Trecho
################

Atribuir ao direito antidumping natureza tributária restringe-lhe,
sobremaneira, a sua aplicação e desvirtua, por completo, a sua aplicação.
O direito
antidumping não satisfaz, igualmente, a definição do artigo 3º do Código
Tributário Nacional: "Tributo é toda prestação pecuniária compulsória, em moeda
ou cujo valor nela se possa exprimir, que não constitua sanção de ato ilícito,
instituída em lei e cobrada mediante atividade administrativa plenamente
vinculada".
O direito
antidumping constitui-se em uma prestação pecuniária, em moeda,
obrigatória e estabelecida mediante processo administrativo. Disso não há o que
se discordar. Ele, todavia, não satisfaz dois requisitos da definição de
tributo: sanção de ato ilícito e a sua instituição em lei.

################

Tarefa a realizar
Reproduza, sem nenhuma alteração, a passagem do trecho sobre o direito antidumping que vai de "Atribuir ao direito" até "instituição em lei.".

Dados coletados:

################

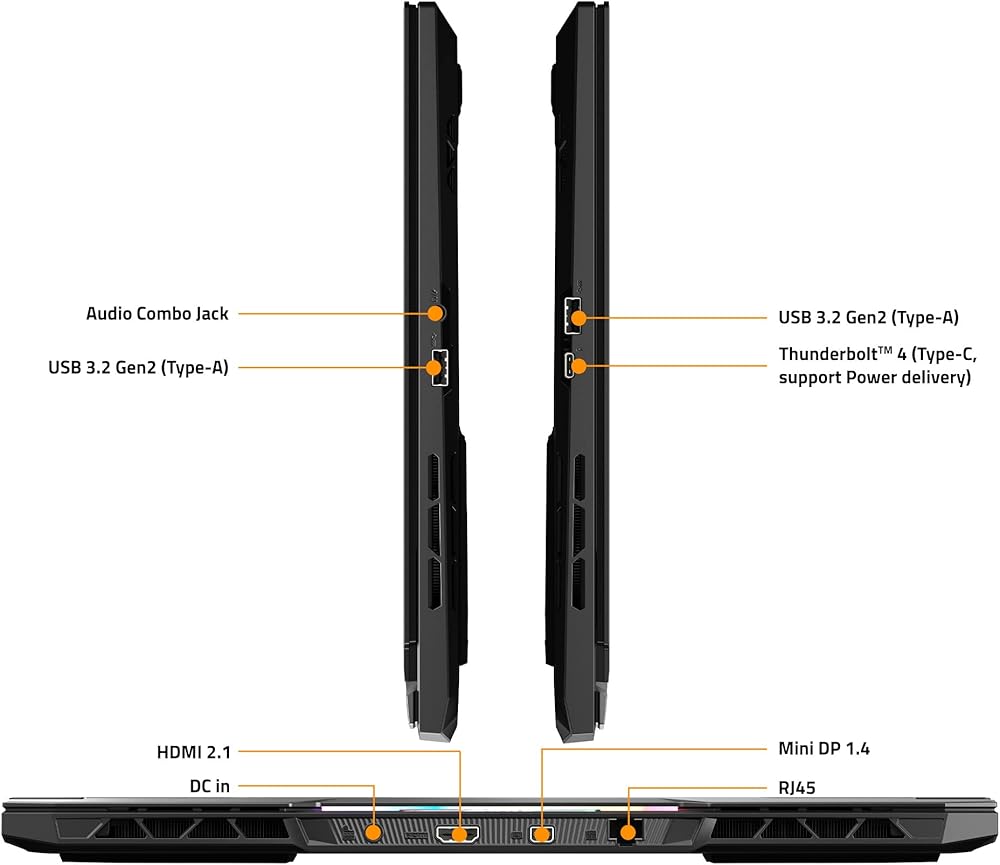 Audio Combo Jack
USB 3.2 Gen2 (Type-A)
USB 3.2 Gen2 (Type-A)
Thunderbolt™ 4 (Type-C, support Power delivery)
HDMI 2.1
DC in
Mini DP 1.4
RJ45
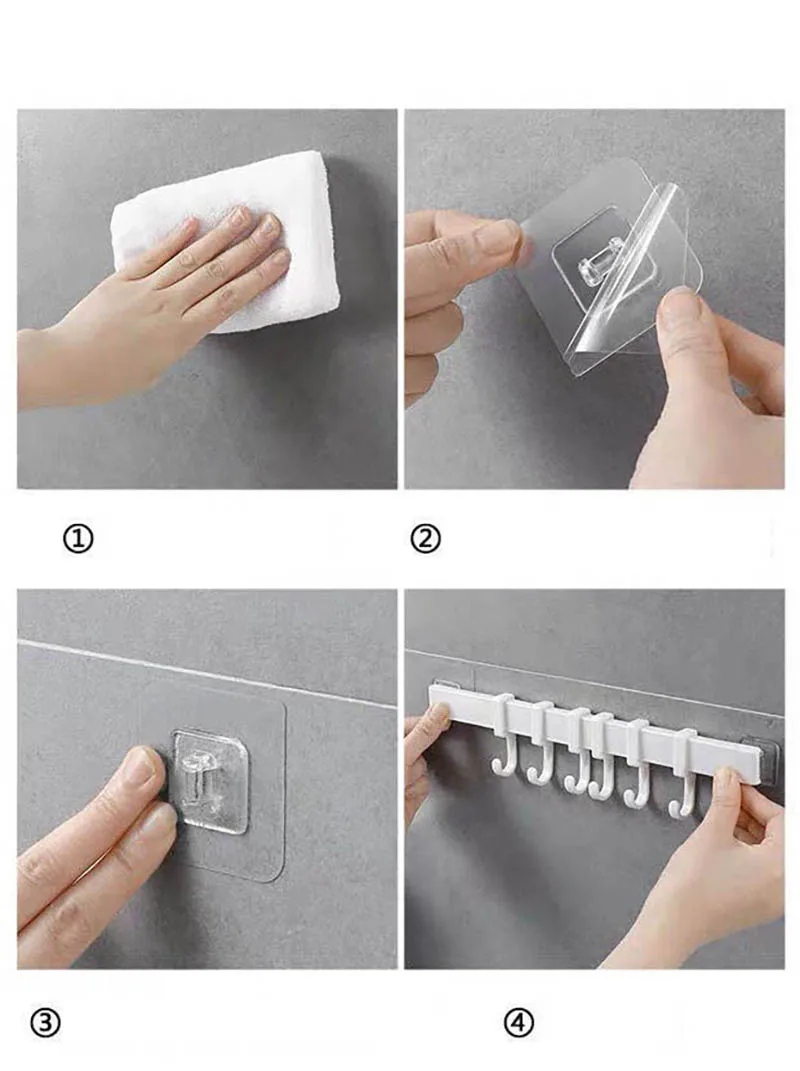 ①

②

③

④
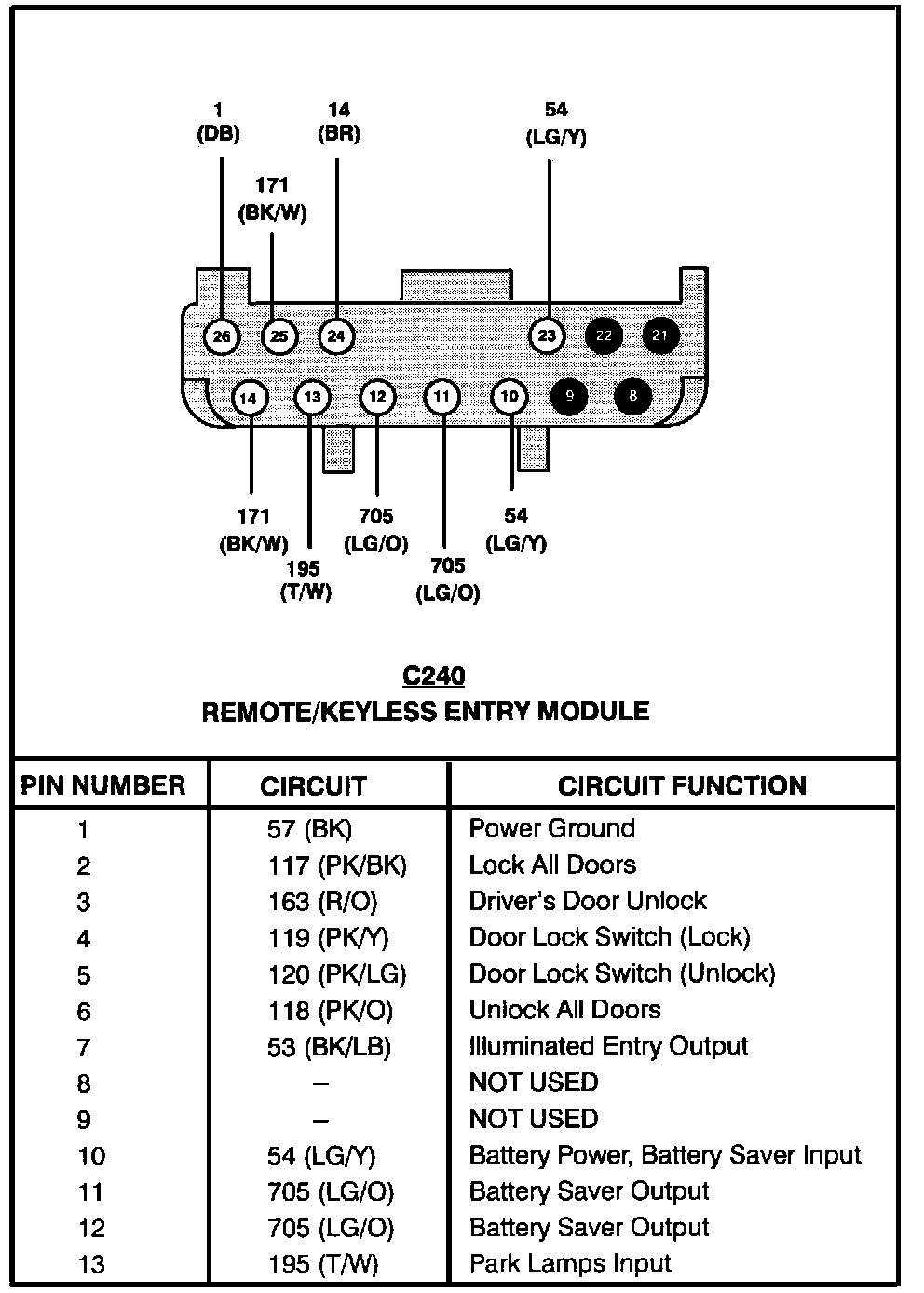 1
(DB)

14
(BR)

54
(LG/Y)

171
(BK/W)

26 25 24 23 22 21

14 13 12 11 10 9 8

171
(BK/W)

195
(T/W)

705
(LG/O)

705
(LG/O)

54
(LG/Y)

C240
REMOTE/KEYLESS ENTRY MODULE

| PIN NUMBER | CIRCUIT | CIRCUIT FUNCTION |
|---|---|---|
| 1 | 57 (BK) | Power Ground |
| 2 | 117 (PK/BK) | Lock All Doors |
| 3 | 163 (R/O) | Driver's Door Unlock |
| 4 | 119 (PK/Y) | Door Lock Switch (Lock) |
| 5 | 120 (PK/LG) | Door Lock Switch (Unlock) |
| 6 | 118 (PK/O) | Unlock All Doors |
| 7 | 53 (BK/LB) | Illuminated Entry Output |
| 8 | – | NOT USED |
| 9 | – | NOT USED |
| 10 | 54 (LG/Y) | Battery Power, Battery Saver Input |
| 11 | 705 (LG/O) | Battery Saver Output |
| 12 | 705 (LG/O) | Battery Saver Output |
| 13 | 195 (T/W) | Park Lamps Input |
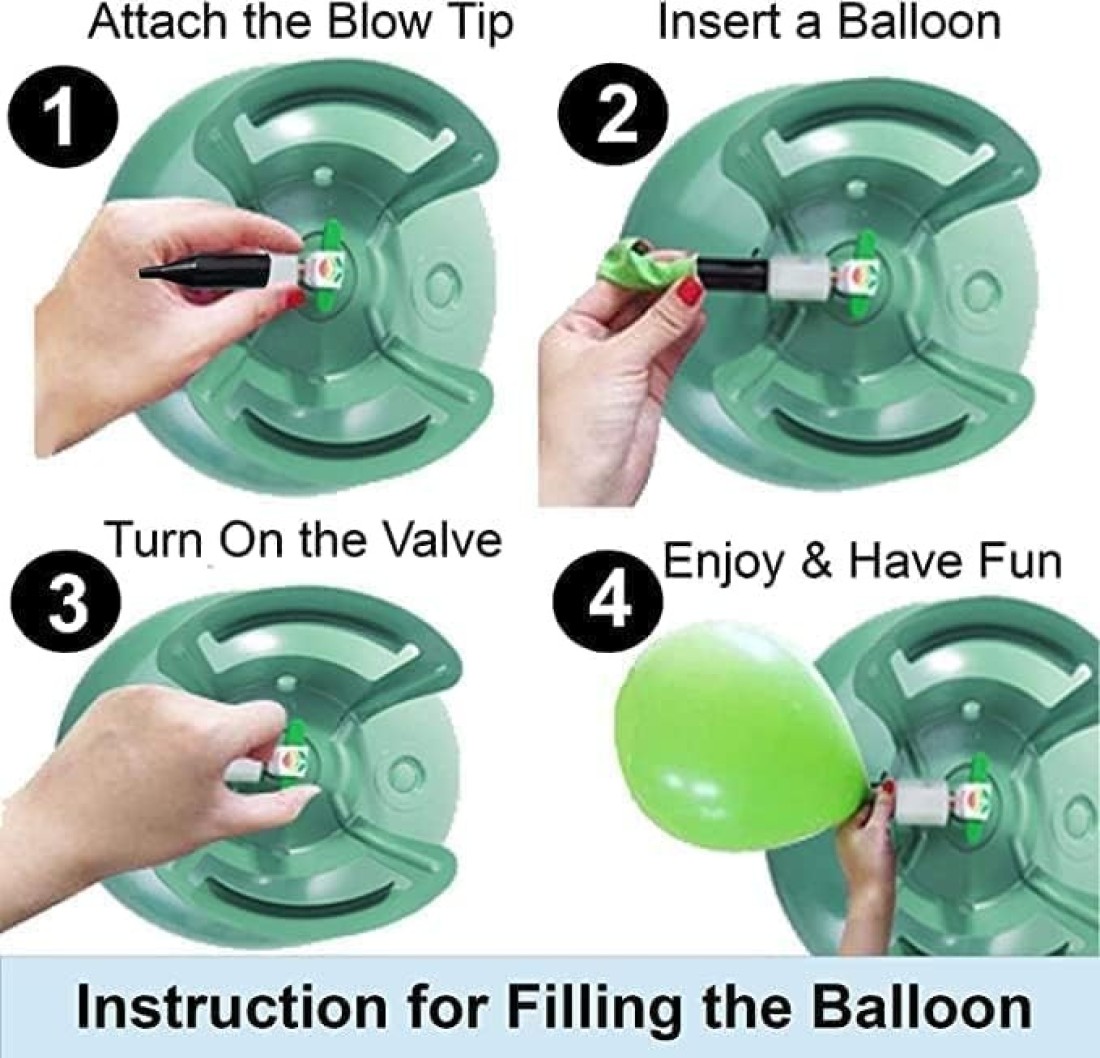 Attach the Blow Tip

1

Insert a Balloon

2

Turn On the Valve

3

Enjoy & Have Fun

4

Instruction for Filling the Balloon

################

Resposta
Atribuir ao direito antidumping natureza tributária restringe-lhe,
sobremaneira, a sua aplicação e desvirtua, por completo, a sua aplicação.
O direito
antidumping não satisfaz, igualmente, a definição do artigo 3º do Código
Tributário Nacional: "Tributo é toda prestação pecuniária compulsória, em moeda
ou cujo valor nela se possa exprimir, que não constitua sanção de ato ilícito,
instituída em lei e cobrada mediante atividade administrativa plenamente
vinculada".
O direito
antidumping constitui-se em uma prestação pecuniária, em moeda,
obrigatória e estabelecida mediante processo administrativo. Disso não há o que
se discordar. Ele, todavia, não satisfaz dois requisitos da definição de
tributo: sanção de ato ilícito e a sua instituição em lei.